### [Given text]
Facts of the Case

The Revenue (Petitioner) appealed against the Income Tax Appellate Tribunal (ITAT) order dated September 1, 2014, concerning Assessment Year (AY) 2004-05. The Assessing Officer (AO) had added Rs. 4,31,27,216 to the respondent's (R.J. Corp Ltd.) returned wealth, classifying it as the value of urban land in Gurgaon intended for a commercial complex. The land was acquired on January 19, 2004, building plans were sanctioned on June 8, 2004, and construction expenditure of Rs. 6,31,36,973 was incurred by March 31, 2005.

Issues Involved

The primary issue was whether the land held by the Assessee qualified as an 'asset' under Section 2(ea)(v) of the Wealth Tax Act, 1957, specifically regarding the exclusion criteria for 'urban land'.

Petitioner’s Arguments (Revenue)

  • The Assessing Officer (AO) contended that the urban land in Gurgaon, acquired by the respondent, constituted an 'asset' under the Wealth Tax Act.
  • Based on this classification, the Revenue added Rs. 4,31,27,216 to the respondent’s returned wealth for the Assessment Year (AY) 2004-05.

Respondent’s Arguments (Assessee)

  • The respondent maintained that the land did not qualify as a taxable 'asset' under Section 2(ea)(v) of the Wealth Tax Act.
  • The respondent argued that the land fell under the exclusion provided in Explanation 1(b) of Section 2(ea) because it was not held as "unused land" for industrial purposes for a period exceeding two years from the date of acquisition.
  • To support this, the respondent highlighted that the building plans were sanctioned on June 8, 2004, and substantial construction expenditure of Rs. 6,31,36,973 was incurred by March 31, 2005, following the acquisition on January 19, 2004.

### [Aim 1]
Reproduce the wealth tax case summary word for word, from "The primary issue" to "the Assessment Year (AY) 2004-05.".
### [Aim 2]
Carry on writing the wealth tax case summary, starting right after its last sentence.

### [Listing]
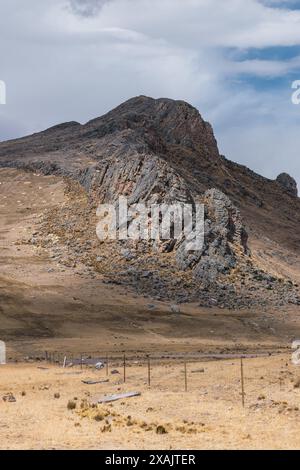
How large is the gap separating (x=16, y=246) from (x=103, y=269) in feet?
42.3

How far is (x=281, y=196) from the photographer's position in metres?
123

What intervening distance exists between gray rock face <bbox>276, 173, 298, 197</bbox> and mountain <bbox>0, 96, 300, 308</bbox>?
17.2 feet

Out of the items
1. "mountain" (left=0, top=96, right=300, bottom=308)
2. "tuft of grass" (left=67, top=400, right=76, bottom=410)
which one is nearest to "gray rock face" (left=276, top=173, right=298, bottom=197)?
"mountain" (left=0, top=96, right=300, bottom=308)

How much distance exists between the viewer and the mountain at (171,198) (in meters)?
64.4

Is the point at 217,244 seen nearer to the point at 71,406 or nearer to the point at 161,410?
the point at 71,406

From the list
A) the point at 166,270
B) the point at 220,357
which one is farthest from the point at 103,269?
the point at 220,357

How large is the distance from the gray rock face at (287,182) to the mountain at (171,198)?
5249 millimetres

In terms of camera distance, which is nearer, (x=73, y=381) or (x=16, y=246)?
(x=73, y=381)

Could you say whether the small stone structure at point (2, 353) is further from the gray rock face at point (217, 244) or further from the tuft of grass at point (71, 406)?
the gray rock face at point (217, 244)

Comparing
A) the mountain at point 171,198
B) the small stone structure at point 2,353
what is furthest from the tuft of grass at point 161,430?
the mountain at point 171,198

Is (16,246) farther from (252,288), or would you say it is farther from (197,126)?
(197,126)

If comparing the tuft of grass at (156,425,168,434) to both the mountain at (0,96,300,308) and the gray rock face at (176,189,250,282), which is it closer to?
the mountain at (0,96,300,308)

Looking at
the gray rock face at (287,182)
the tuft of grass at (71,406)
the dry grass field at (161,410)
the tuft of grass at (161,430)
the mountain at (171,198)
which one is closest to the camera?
the dry grass field at (161,410)

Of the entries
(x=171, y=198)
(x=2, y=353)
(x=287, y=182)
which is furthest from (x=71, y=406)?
(x=287, y=182)
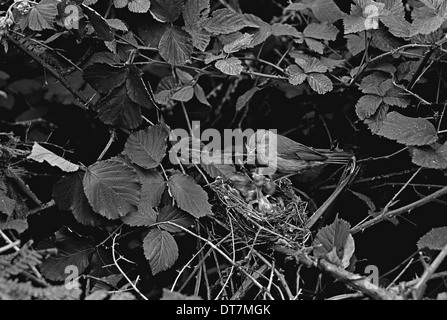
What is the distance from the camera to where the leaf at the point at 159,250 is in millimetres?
1602

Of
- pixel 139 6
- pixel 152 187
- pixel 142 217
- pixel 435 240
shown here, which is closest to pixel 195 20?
pixel 139 6

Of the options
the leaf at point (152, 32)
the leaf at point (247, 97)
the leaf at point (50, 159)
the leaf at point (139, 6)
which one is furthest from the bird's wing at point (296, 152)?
the leaf at point (50, 159)

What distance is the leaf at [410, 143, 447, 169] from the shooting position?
1635 mm

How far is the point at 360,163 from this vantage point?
2012 mm

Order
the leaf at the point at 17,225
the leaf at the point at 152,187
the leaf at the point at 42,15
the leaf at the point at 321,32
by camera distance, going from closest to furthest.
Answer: the leaf at the point at 17,225 → the leaf at the point at 42,15 → the leaf at the point at 152,187 → the leaf at the point at 321,32

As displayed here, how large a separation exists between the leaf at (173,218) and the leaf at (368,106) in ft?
2.20

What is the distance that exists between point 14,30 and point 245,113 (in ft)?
3.37

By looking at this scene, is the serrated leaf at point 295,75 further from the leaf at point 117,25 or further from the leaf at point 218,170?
the leaf at point 117,25

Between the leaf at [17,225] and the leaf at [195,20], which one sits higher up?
the leaf at [195,20]

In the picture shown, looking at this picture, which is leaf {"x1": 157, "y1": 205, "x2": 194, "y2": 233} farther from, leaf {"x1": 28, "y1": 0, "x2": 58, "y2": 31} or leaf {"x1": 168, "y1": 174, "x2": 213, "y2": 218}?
leaf {"x1": 28, "y1": 0, "x2": 58, "y2": 31}

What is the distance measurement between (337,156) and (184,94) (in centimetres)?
64

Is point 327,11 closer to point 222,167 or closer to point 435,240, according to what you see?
point 222,167
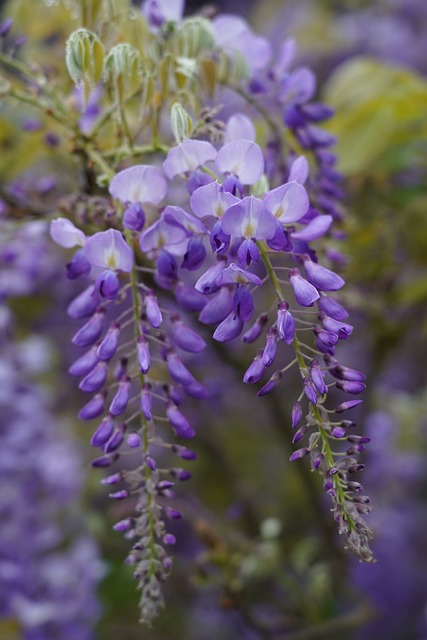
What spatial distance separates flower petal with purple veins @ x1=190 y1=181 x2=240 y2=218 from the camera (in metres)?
0.63

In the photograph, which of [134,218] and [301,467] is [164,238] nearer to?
[134,218]

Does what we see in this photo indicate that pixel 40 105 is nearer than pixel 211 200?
No

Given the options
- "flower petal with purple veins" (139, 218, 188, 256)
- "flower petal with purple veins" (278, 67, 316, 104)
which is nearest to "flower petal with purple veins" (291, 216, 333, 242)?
"flower petal with purple veins" (139, 218, 188, 256)

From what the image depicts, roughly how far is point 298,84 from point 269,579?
1.24m

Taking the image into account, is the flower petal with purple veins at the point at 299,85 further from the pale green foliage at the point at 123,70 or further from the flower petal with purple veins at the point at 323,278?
the flower petal with purple veins at the point at 323,278

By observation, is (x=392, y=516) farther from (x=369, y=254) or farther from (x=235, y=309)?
(x=235, y=309)

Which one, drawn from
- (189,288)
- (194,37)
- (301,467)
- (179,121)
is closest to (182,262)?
(189,288)

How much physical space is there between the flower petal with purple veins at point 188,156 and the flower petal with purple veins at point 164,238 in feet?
0.16

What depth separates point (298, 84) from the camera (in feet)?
3.11

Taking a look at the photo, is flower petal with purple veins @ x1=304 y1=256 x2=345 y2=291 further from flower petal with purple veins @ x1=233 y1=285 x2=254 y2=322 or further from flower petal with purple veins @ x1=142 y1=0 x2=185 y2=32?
flower petal with purple veins @ x1=142 y1=0 x2=185 y2=32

### [Reply 1]
The primary issue was whether the land held by the Assessee qualified as an 'asset' under Section 2(ea)(v) of the Wealth Tax Act, 1957, specifically regarding the exclusion criteria for 'urban land'.

Petitioner’s Arguments (Revenue)

  • The Assessing Officer (AO) contended that the urban land in Gurgaon, acquired by the respondent, constituted an 'asset' under the Wealth Tax Act.
  • Based on this classification, the Revenue added Rs. 4,31,27,216 to the respondent’s returned wealth for the Assessment Year (AY) 2004-05.

### [Reply 2]
Court Order & Findings

The Delhi High Court upheld the ITAT’s decision to delete the addition of the land value from the computation of wealth. The Court concluded that:

  • Because the Assessee began construction shortly after acquiring the land and incurred significant expenses (Rs. 6,31,36,973) within a year, they did not hold the land 'unused' for more than two years.
  • Therefore, the land satisfied the exclusion criteria under Section 2(ea)(v) read with Explanation 1(b) of the WT Act.
  • The court found no substantial question of law in the appeal and dismissed it accordingly.

Important Clarifications

  • Statutory Definition: Under Section 2(ea)(v) of the WT Act, 'urban land' is included in the definition of an 'asset'.
  • Exclusion Criteria: Explanation 1(b) specifies that 'urban land' does not include unused land held for industrial purposes for a duration of two years or less from the date of acquisition.
  • Temporal Requirement: The Court clarified that land only transitions into a taxable 'asset' if the assessee continues to hold it as "unused land" for more than two years.
  • Factual Determination of Use: The Court clarified that because construction activity (sanctioned plans and significant expenditure) commenced within the two-year window, the land could not be legally categorized as "unused," thereby fulfilling the exclusion requirements.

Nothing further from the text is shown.